→ TEXT EXCERPT
Speaking of British academia, I am currently reading Capitalism Unleashed: Finance Globalization and Welfare by the late, maybe even great Oxford Marxist economist Andrew Glyn. While most of its content is boilerplate socialism with a few references to modern events thrown in, I came across an absolute stunner of a quote on p. 77 where Marx extols free trade. However, there is a supremely sardonic twist to Marx's idea: Free trade, by extending the contradictions of capitalism to all the ends of the Earth, will only hasten capitalism's demise. (See this earlier post for a Cliff's Notes version of the contradictions of capitalism if you are unfamiliar with the basic idea.) A problem with this line of thought, of course, is that few of us are as convinced as Marx about the internal contradictions of capitalism will bring about its demise. It keeps rolling along.

Of course, a coarse analysis would instead point to the demise of the Iron Curtain as a demonstration of the failure of socialism. Still, those who argue that Lenin's iteration of socialism that soon became a prominent feature of the international political economy was not as Marx intended. The "vanguard of the proletariat," Lenin's bastardized version of Marxist leadership, can in retrospect be seen as reformulating the bourgeoisie with class privileges intact under the rubric of socialism. Nowhere is this more evident than in China's variant, replete with inequality surpassing that in many (nominally) capitalist countries and Party elites. In other words, the failure of Soviet-style communism is not the failure of Marxism as the former was not representative of the latter as described by its principal author. Indeed, the more left-leaning can make an argument that the current time is ripe for making the contradictions of capitalism even more apparent than before.

It is debatable, though, whether the never-ending bliss of paradise (where the grass is green and the girls are pretty) promised by Marx after the overthrow of capitalism's shackles would be any better than what we have now. And, invoking that presumes the tipping point for fomenting the oft-predicted workingman's revolution would soon be upon us. Or, is "The Man" too big and too strong?

→ DATASET

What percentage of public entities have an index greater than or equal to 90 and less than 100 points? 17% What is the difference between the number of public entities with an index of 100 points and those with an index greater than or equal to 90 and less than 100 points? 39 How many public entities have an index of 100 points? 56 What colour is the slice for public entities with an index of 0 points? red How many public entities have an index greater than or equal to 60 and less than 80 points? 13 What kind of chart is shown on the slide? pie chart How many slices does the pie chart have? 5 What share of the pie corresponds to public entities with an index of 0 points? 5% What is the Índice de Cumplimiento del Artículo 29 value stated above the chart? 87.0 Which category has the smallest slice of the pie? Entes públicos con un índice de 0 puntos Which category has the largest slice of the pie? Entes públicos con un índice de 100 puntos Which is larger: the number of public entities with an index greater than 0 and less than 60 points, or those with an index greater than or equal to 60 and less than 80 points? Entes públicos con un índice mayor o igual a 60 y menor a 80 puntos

--

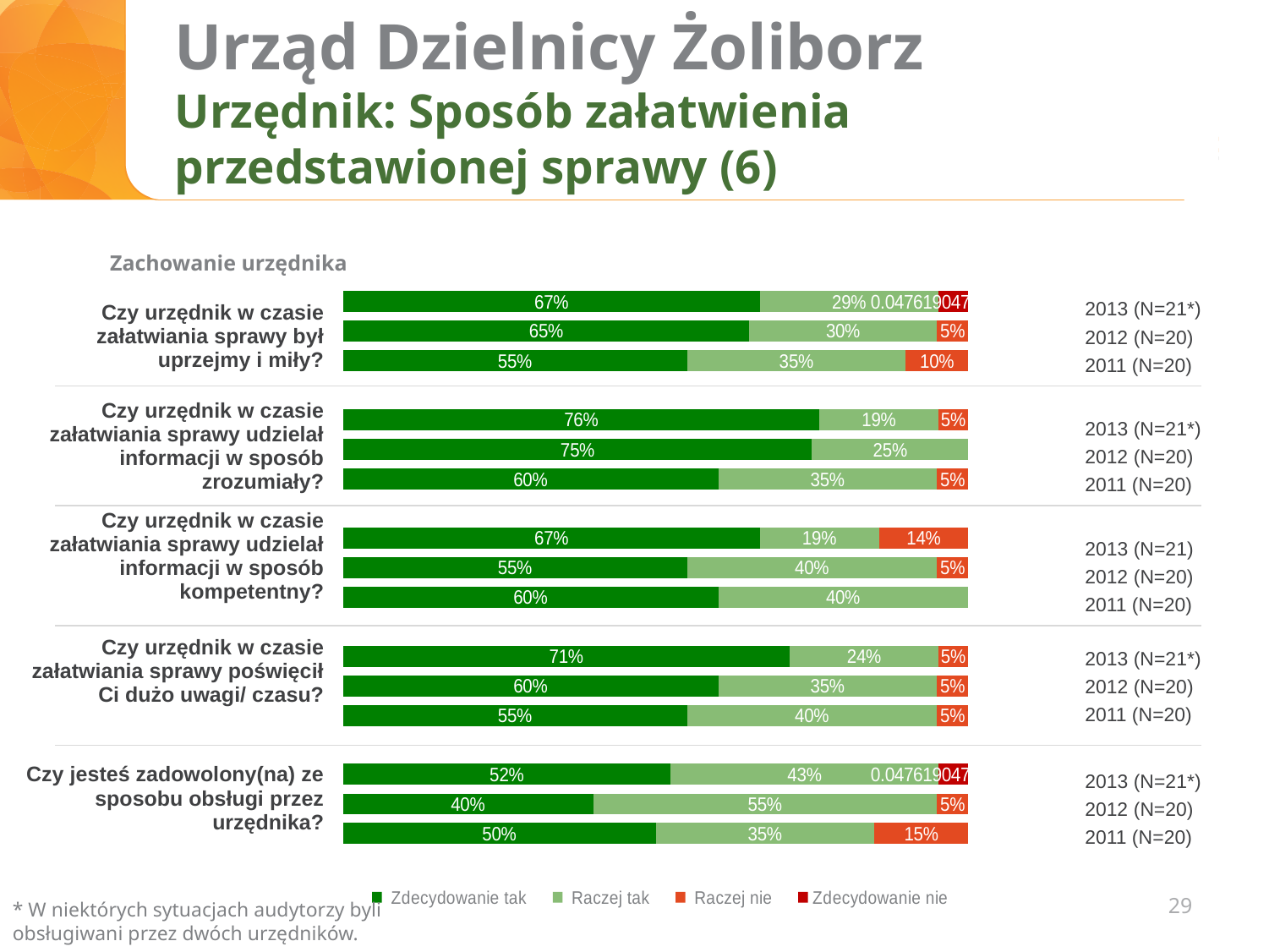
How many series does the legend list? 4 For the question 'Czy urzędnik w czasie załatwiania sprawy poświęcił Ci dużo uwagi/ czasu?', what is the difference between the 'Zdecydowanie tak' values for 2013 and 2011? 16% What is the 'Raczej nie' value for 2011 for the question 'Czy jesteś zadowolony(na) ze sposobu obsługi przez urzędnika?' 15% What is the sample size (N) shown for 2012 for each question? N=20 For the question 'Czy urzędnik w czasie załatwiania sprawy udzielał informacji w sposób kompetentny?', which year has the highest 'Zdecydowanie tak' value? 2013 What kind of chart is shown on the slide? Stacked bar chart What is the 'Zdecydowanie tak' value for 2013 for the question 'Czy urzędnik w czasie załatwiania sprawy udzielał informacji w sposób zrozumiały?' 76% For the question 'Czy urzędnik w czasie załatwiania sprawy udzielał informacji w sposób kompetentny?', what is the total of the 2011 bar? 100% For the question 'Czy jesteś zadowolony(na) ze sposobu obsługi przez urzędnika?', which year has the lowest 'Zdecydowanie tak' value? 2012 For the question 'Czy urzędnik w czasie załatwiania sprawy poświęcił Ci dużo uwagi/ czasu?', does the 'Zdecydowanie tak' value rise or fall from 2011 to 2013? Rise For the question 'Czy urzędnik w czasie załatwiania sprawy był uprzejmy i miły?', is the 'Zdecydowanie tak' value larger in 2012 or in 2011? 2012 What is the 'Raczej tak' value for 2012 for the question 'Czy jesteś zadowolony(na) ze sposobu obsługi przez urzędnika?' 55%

→ WORK ITEM
Carry on the post about Marx's view of free trade, starting right after its final sentence. The rows are separate material and have nothing to do with the post on Marx and free trade.

→ EXERCISE RESULT
Anyway, on to the Marx passage in question. The essay below comes from The Northern Star, a publication of the British Chartist Movement to which Karl Marx was sympathetic to. It is Marx's undelivered speech to a gathering of those endorsing the idea of free trade--The Free Trade Congress in Brussels--in 1847. It is illuminating that today's three main IPE points of view as noted in this blog's FAQs are all in there in full guise--mercantilism (List), liberalism (Smith and Ricardo), and Marxism care of the eponymous author. That modern political-economic debate still mirrors the well-formed thoughts of Marx on the differences among these POV is illuminating, as is his conviction that, yes, the demise of capitalism is nigh. Marx being Marx, he's rather long-winded talking about Protection, Free Trade, and the Working Classes, but the last paragraph below best summarizes why Marx believed that, yes, free trade was a splendid idea. Does revolution await?

There are two sects of protectionists. The first sect, represented in Germany by Dr. List, who never intended to protect manual labour, on the contrary, they demanded protective duties in order to crush manual labour by machinery, to supersede patriarchal manufacture by modern manufacture. They always intended to prepare the reign of the monied classes (the bourgeoisie), and more particularly that of the large manufacturing capitalists. They openly proclaimed the ruin of petty manufacturers, of small tradesmen, and small farmers, as an event to be regretted, indeed, but quite inevitable, at the same time. The second school of protectionists, required not only protection, but absolute prohibition. They proposed to protect manual labour against the invasion of machinery, as well as against foreign competition. They proposed to protect by high duties, not only home manufactures, but also home agriculture, and the production of raw materials at home. And where did this school arrive at? At the prohibition, not only of the importation of foreign manufactured produce, but of the progress of the home manufacture itself. Thus the whole protective system inevitably got upon the horns of this dilemma. Either it protected the progress of home manufactures, and then it sacrificed manual labour, or it protected manual labour, and then it sacrificed home manufactures.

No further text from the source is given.